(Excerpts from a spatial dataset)
□ □ □

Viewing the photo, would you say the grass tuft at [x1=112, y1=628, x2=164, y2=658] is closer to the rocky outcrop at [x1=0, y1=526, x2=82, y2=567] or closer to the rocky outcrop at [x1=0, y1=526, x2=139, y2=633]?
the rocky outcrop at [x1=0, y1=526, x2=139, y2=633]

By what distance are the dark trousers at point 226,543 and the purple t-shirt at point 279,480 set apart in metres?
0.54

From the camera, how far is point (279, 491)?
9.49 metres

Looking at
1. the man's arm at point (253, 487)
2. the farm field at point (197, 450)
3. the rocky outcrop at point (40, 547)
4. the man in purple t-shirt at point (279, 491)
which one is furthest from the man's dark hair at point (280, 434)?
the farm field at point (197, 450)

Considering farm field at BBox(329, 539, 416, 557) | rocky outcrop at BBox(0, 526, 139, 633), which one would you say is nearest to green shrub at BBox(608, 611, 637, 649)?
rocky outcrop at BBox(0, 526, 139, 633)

□ □ □

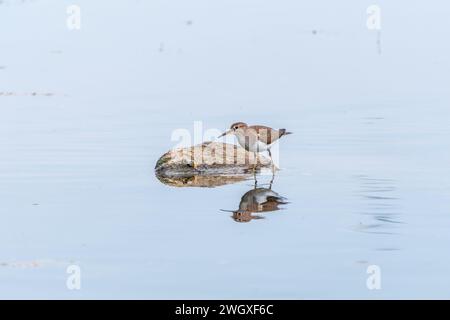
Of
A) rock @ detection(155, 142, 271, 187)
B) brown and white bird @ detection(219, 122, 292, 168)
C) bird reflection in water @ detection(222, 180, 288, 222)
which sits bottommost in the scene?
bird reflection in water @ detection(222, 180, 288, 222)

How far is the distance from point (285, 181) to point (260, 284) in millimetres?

□ □ □

● **EXERCISE OBJECTIVE**: How many lines of the data contain the string "purple"? Reply with the number only.

● **THE ANSWER**: 2